We bring this up because it occurs to us that what is needed in these situations is a way to obtain a fair and accurate measurement, one that is traceable to the National Institute of Standards or the International Organization for Standardization. It seems to us that if such a measurement means were in place, everyone would know if a recession was over on the very day it was actually over.


We did check, and the closest we came to finding a company in that business was The L.S. Starrett Company (NYSE: SCX).


Basis


Financial information related to The L.S. Starrett Company contained in this report, is based on the company's most recent SEC Form 10-K filing for fiscal year ending June 27, 2009, as filed with the Securities and Exchange Commission on September 10, 2009.


What They Do


The company was founded in 1880 by L.S. Starrett and incorporated in 1929, and manufactures over 5,000 different products for industrial, professional and consumer markets.


The company has had subsidiaries in Brazil since 1956, Scotland since 1958 and China since 1997, offering products to the market through multiple channels of distribution worldwide.


The company’s products include precision tools, electronic gages, gage blocks, optical and vision measuring equipment, custom engineered granite solutions, tape measures, levels, chalk products, squares, band saw blades, hole saws, hacksaw blades, jig saw blades, reciprocating saw blades, M1® lubricant and precision ground flat stock.


Short-Term Investment


The stock currently has an upside of 11% based on recent close of $10.55 and resistance at $11.75, and a 1% downside based on the same recent close and support at $10.44. The stock price has fallen from an overbought condition the first part of March and is currently heading back to oversold.

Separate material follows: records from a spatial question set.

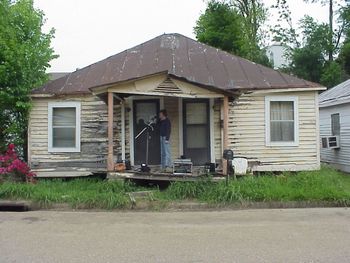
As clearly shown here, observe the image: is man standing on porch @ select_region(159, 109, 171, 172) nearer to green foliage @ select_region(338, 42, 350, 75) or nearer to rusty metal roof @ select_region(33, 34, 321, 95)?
rusty metal roof @ select_region(33, 34, 321, 95)

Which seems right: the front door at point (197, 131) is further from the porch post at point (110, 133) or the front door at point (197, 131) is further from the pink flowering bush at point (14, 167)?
the pink flowering bush at point (14, 167)

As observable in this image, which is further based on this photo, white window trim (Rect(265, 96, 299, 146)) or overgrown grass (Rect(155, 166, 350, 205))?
white window trim (Rect(265, 96, 299, 146))

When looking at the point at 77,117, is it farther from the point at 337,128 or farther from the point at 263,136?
the point at 337,128

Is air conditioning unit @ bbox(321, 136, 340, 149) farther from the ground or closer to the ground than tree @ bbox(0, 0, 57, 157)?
closer to the ground

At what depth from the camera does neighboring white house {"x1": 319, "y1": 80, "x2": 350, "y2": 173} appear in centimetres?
1703

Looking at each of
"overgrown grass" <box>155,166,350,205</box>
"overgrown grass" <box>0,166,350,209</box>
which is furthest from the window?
"overgrown grass" <box>155,166,350,205</box>

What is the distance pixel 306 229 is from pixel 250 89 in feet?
20.9

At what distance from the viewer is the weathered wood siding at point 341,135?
17.0 metres

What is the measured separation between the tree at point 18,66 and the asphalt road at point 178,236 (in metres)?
4.76

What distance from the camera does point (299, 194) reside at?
10688 millimetres

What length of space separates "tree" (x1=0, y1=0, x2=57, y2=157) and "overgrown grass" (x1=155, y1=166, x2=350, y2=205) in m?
5.59

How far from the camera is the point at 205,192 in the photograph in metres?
11.0

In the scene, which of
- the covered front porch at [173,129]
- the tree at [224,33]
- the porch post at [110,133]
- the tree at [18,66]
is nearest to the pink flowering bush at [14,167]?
the tree at [18,66]

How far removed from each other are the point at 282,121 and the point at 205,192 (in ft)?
14.3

It is currently in a down trend attempting to find support.


For short-term investors, the largest single problem with this stock is that there are no real analysts that follow it, which limits momentum plays for short-term investors. The company is expected to announce earnings of $0.09 for its FY10 third quarter the first week of May.


Assuming the company is on track to match earnings, the best short-term play in our opinion is to start a position as the stock becomes oversold, probably sometime late next week, and hang on until earnings are announced.

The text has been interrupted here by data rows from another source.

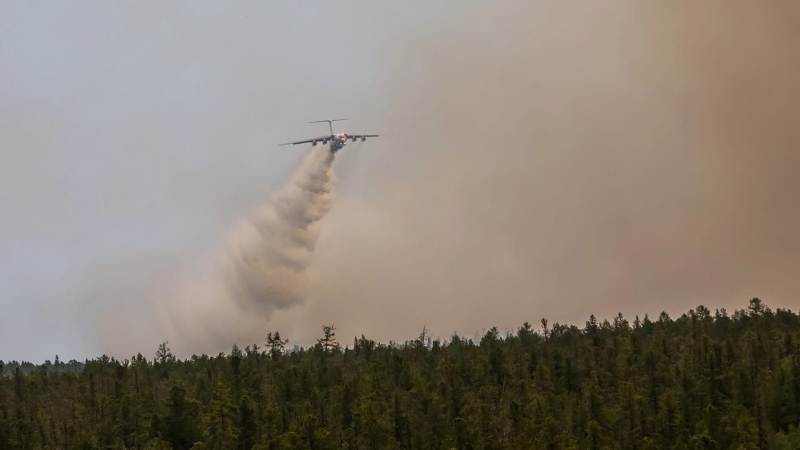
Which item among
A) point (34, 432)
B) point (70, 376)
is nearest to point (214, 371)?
point (70, 376)

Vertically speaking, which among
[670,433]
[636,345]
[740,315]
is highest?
[740,315]

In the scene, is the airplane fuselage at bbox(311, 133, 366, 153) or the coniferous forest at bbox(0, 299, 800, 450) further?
the airplane fuselage at bbox(311, 133, 366, 153)

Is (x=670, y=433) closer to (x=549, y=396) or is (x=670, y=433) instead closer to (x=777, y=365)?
(x=549, y=396)

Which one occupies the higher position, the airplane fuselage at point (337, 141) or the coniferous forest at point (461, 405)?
the airplane fuselage at point (337, 141)

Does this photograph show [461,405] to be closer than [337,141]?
Yes

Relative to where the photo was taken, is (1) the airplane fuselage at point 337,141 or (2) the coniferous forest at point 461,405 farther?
(1) the airplane fuselage at point 337,141

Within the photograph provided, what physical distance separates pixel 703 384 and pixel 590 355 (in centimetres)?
3179

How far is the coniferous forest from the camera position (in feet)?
278

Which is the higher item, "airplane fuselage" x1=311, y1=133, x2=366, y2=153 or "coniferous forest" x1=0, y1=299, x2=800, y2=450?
"airplane fuselage" x1=311, y1=133, x2=366, y2=153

After that, there really isn't any short-term reason to continue holding the stock.


Long-Term (5 Year Hold) Investment


We reviewed the company's latest annual financials which are for FY09, and for the first time in a very long time, actually found a stock with a net current asset value that was positive.


Intrigued, we looked a little further and found the company had free cash flow that was close to what we think is investment quality, and a current ration and quick ratio that we did consider investment quality.

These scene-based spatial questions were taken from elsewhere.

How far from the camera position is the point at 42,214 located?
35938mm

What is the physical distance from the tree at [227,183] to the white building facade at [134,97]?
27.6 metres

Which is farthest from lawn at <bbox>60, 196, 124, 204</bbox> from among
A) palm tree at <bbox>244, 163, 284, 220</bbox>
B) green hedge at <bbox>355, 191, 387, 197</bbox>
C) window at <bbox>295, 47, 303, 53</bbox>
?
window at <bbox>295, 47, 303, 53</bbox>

The fault we find, as we seem to find so often is with management allowing the company to finance the company's supplies with what amount to interest free loans.


We say that because the company's receivables are outstanding an average of 49 days, while it's payables are outstanding an average of 28 days. To us, there is simply no reason for this. Either management needs to do a better job collecting its receivables, or it needs to take a bit longer paying its suppliers.


Final Thoughts


We believe a risk adjusted entry point for the stock is in the $9-$12 range, an entry point that the company's tangible book value of $21 and Graham number of $19, support, since we believe a reasonable value estimate for the stock based on a five year hold is in the $28-$32 range.


Considering what the company does for a living, we wondered why the OMB and the NBER just didn't hire the company to measure different things, like when the end of the recession had occurred?


It was then we that we realized the company doesn't do depth measurement, leaving only the government to really know how far they’ve shoved it in.